* **REQUIRED TASK**:
Express the entries from the line with "In the scene, does" through the end of the entries as a two-column CSV with the headers item and response. Give one row per entry with its text and its answer, each in a single quoted field with line breaks turned into spaces, and leave the pictures out.

* **DATASET RECORDS**:
_ _ _ _ _ _ _

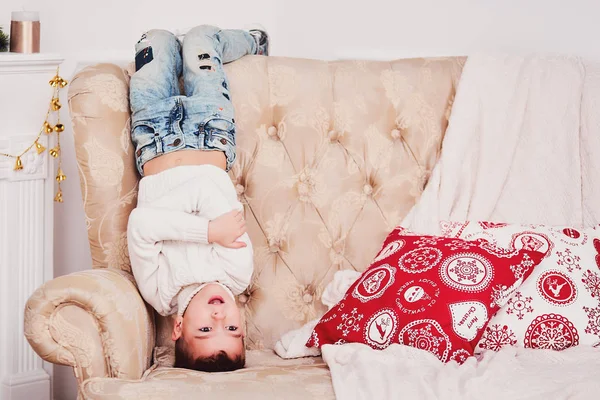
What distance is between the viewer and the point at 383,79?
2.06 m

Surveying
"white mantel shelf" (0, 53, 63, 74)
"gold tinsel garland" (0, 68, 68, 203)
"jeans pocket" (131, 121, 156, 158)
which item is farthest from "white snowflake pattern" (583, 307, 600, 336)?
"white mantel shelf" (0, 53, 63, 74)

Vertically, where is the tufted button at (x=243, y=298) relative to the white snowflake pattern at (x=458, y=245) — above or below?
below

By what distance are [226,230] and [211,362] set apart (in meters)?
0.29

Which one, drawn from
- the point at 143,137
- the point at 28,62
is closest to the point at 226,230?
the point at 143,137

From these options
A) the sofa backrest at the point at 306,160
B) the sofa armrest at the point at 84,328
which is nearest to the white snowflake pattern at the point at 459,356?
the sofa backrest at the point at 306,160

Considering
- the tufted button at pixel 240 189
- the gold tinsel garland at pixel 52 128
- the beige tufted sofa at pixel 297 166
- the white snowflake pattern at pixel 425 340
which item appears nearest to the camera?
the white snowflake pattern at pixel 425 340

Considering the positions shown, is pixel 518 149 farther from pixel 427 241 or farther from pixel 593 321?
pixel 593 321

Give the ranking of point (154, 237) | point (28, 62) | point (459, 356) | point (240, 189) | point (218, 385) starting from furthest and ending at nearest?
point (28, 62)
point (240, 189)
point (154, 237)
point (459, 356)
point (218, 385)

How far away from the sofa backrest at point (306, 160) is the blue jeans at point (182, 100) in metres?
0.05

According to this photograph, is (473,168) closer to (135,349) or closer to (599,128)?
(599,128)

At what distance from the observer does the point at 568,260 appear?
1.80m

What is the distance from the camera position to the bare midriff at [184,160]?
1.88m

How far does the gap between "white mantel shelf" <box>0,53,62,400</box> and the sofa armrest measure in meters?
0.63

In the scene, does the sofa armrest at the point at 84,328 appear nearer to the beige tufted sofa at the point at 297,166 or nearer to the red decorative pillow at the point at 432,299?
the beige tufted sofa at the point at 297,166
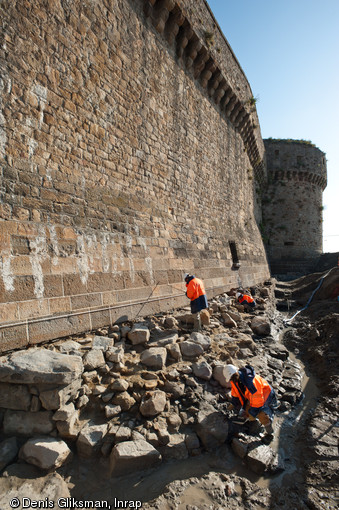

_ _ _ _ _ _ _

* **EXERCISE ANSWER**:
item,response
"In the scene, does the sofa armrest at the point at 84,328 appear nearer to the beige tufted sofa at the point at 297,166 or nearer to the red decorative pillow at the point at 432,299?","the beige tufted sofa at the point at 297,166"